What is a t-test?

Statistical test to compare means between groups
Helps determine if differences between groups are statistically significant
Common types:
- One-sample t-test: Compare a sample mean to a known value
- Independent two-sample t-test: Compare means of two independent groups
- Paired t-test: Compare means of paired observations

Understanding Key Terms

Null Hypothesis (H₀): No difference between means
Alternative Hypothesis (H₁): There is a difference between means
p-value: Probability of observing such differences by chance
Significance level (α): 0.05 for small datasets (<150 observations), this should be smaller for large datasets (i.e. .01, .001, and smaller as the data has more observations)
Confidence Interval: Range of plausible values for true difference

One-Sample t-test Example

Let’s test if the average MPG of cars in mtcars differs from 20 MPG

# Perform one-sample t-test
t_test_result <- t.test(mtcars$mpg, mu = 20)
t_test_result

## 
##  One Sample t-test
## 
## data:  mtcars$mpg
## t = 0.08506, df = 31, p-value = 0.9328
## alternative hypothesis: true mean is not equal to 20
## 95 percent confidence interval:
##  17.91768 22.26357
## sample estimates:
## mean of x 
##  20.09062

Interpretation:

Mean MPG: 20.09
p-value: 0.9547 (not significant)
We cannot conclude that the true mean MPG differs from 20

Visualizing One-Sample t-test

ggplot(mtcars, aes(x = mpg)) +
  geom_histogram(binwidth = 2, fill = "skyblue", color = "black") +
  geom_vline(xintercept = 20, color = "red", linetype = "dashed") +
  annotate("text", x = 21, y = 8, label = "H₀: μ = 20") +
  labs(title = "Distribution of MPG",
       x = "Miles per Gallon",
       y = "Count")

Independent Two-Sample t-test

Let’s compare MPG between automatic and manual transmission cars

# Convert am to factor
mtcars$am <- factor(mtcars$am, labels = c("Automatic", "Manual"))

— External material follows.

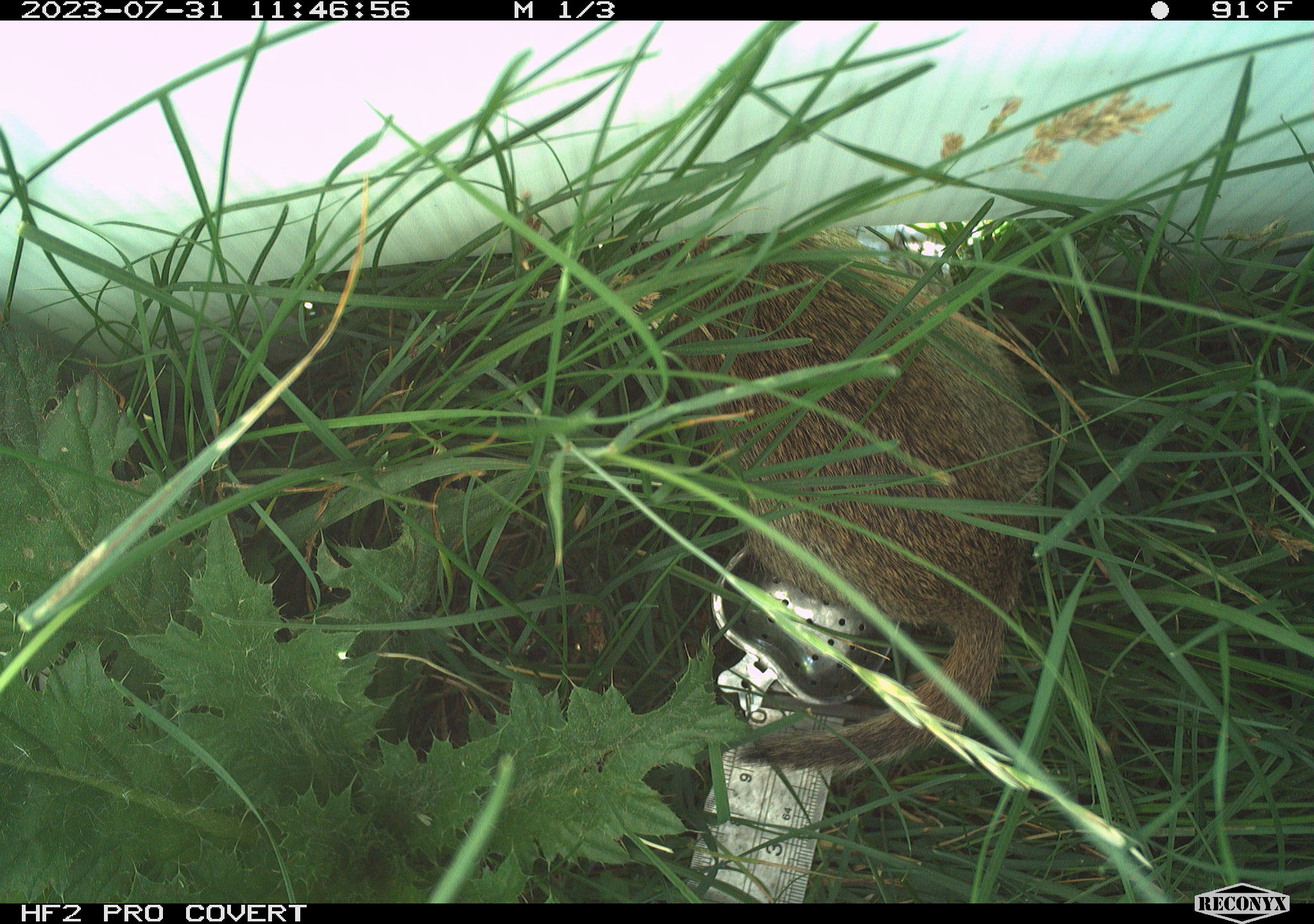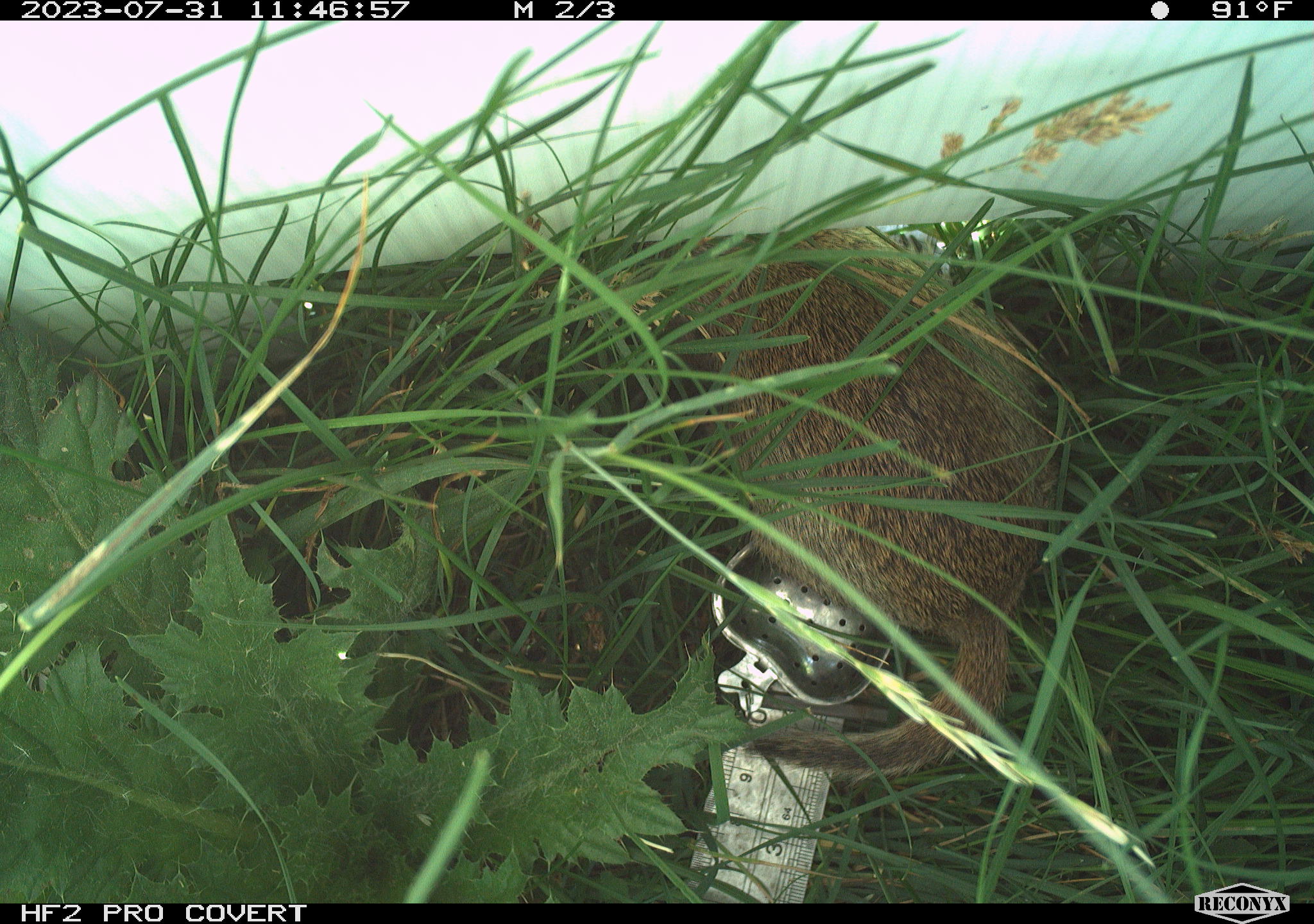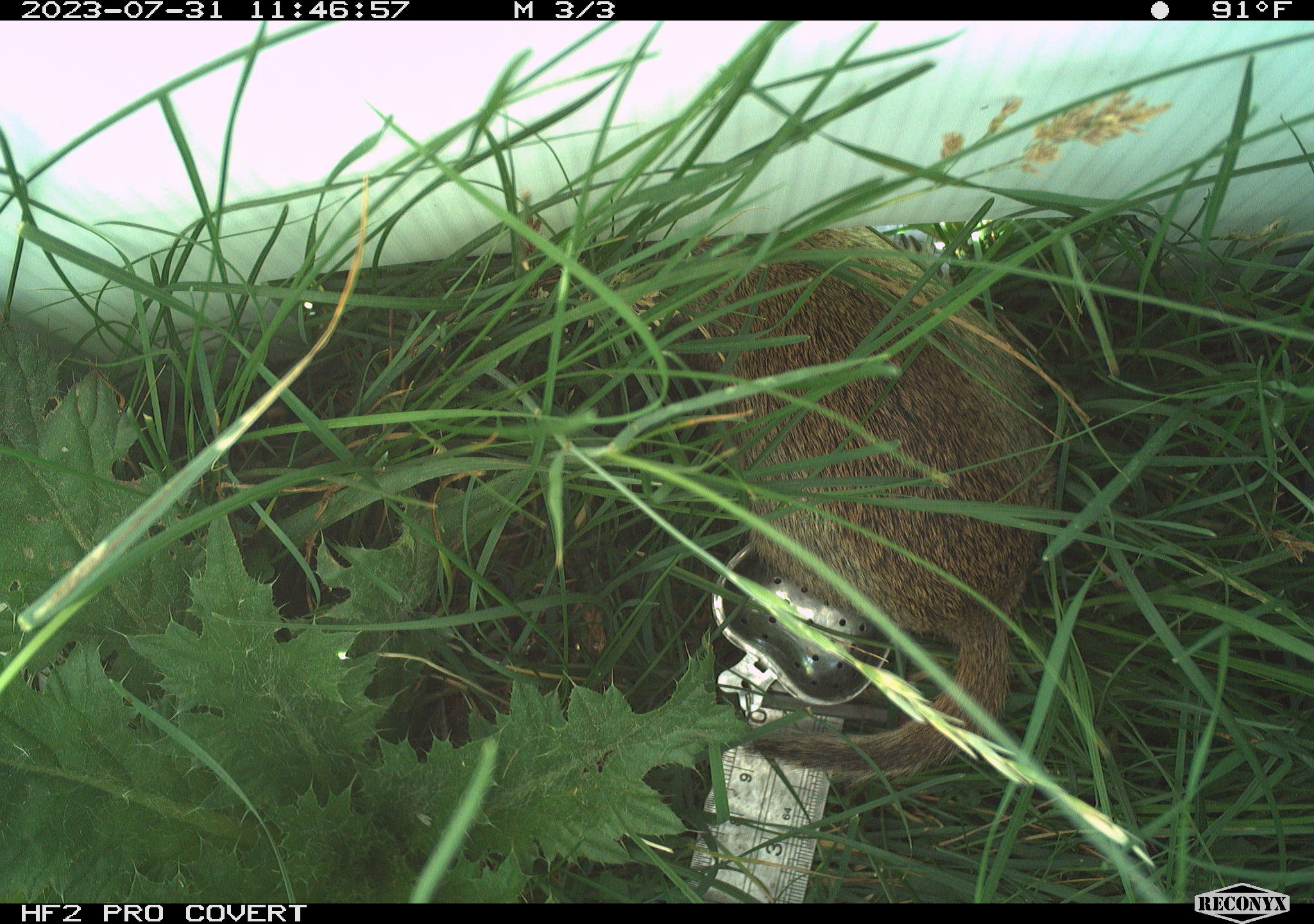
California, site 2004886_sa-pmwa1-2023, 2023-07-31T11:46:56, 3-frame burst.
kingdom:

# Perform two-sample t-test
t_test_trans <- t.test(mpg ~ am, data = mtcars)
t_test_trans

## 
##  Welch Two Sample t-test
## 
## data:  mpg by am
## t = -3.7671, df = 18.332, p-value = 0.001374
## alternative hypothesis: true difference in means between group Automatic and group Manual is not equal to 0
## 95 percent confidence interval:
##  -11.280194  -3.209684
## sample estimates:
## mean in group Automatic    mean in group Manual 
##                17.14737                24.39231

Visualizing Two-Sample t-test

ggplot(mtcars, aes(x = am, y = mpg, fill = am)) +
  geom_boxplot() +
  stat_summary(fun = mean, geom = "point", shape = 18, size = 3, color = "red") +
  labs(title = "MPG by Transmission Type",
       x = "Transmission",
       y = "Miles per Gallon") +
  theme_minimal()

Interpreting Two-Sample t-test Results

For transmission type comparison:

Mean difference: 7.24 MPG
p-value: 0.000374 (significant)
95% CI: [3.64, 10.85]
Interpretation:
- Manual transmission cars have significantly higher MPG
- We’re 95% confident the true difference is between 3.64 and 10.85 MPG
- Very small p-value suggests this difference is not due to chance

Paired t-test Example

Let’s simulate before/after data for a fuel efficiency modification:

# Simulate paired data
set.seed(123)
before <- mtcars$mpg
after <- before + rnorm(32, mean = 2, sd = 1)
paired_data <- data.frame(before, after)

# Perform paired t-test
paired_test <- t.test(after, before, paired = TRUE)
paired_test

## 
##  Paired t-test
## 
## data:  after and before
## t = 11.626, df = 31, p-value = 7.811e-13
## alternative hypothesis: true mean difference is not equal to 0
## 95 percent confidence interval:
##  1.616110 2.303783
## sample estimates:
## mean difference 
##        1.959946

Visualizing Paired t-test

paired_long <- data.frame(
  mpg = c(before, after),
  time = rep(c("Before", "After"), each = length(before))
)

ggplot(paired_long, aes(x = time, y = mpg, fill = time)) +
  geom_boxplot() +
  geom_line(aes(group = rep(1:length(before), 2)), alpha = 0.2) +
  labs(title = "MPG Before and After Modification",
       x = "Time",
       y = "Miles per Gallon") +
  theme_minimal()

t-test Assumptions

Normality
- Data should be approximately normally distributed
- Can check using QQ plots
Equal Variances (for independent t-test)
- Can use Levene’s test
- Alternative: Welch’s t-test (default in R)

par(mfrow = c(1, 2))
qqnorm(mtcars$mpg[mtcars$am == "Automatic"], main = "QQ Plot: Automatic")
qqline(mtcars$mpg[mtcars$am == "Automatic"])
qqnorm(mtcars$mpg[mtcars$am == "Manual"], main = "QQ Plot: Manual")
qqline(mtcars$mpg[mtcars$am == "Manual"])

Common Mistakes to Avoid

Using t-test when assumptions are violated
- Consider non-parametric alternatives (e.g., Wilcoxon test)
Multiple testing without correction
- Increases risk of false positives
- Use Bonferroni or other corrections
Confusing statistical and practical significance
- Small p-value ≠ Important difference
- Consider effect size and practical implications

Effect Size (Cohen’s d)

# Calculate Cohen's d for transmission comparison
library(effsize)
cohen.d(mpg ~ am, data = mtcars)

## 
## Cohen's d
## 
## d estimate: -1.477947 (large)
## 95 percent confidence interval:
##     lower     upper 
## -2.304209 -0.651685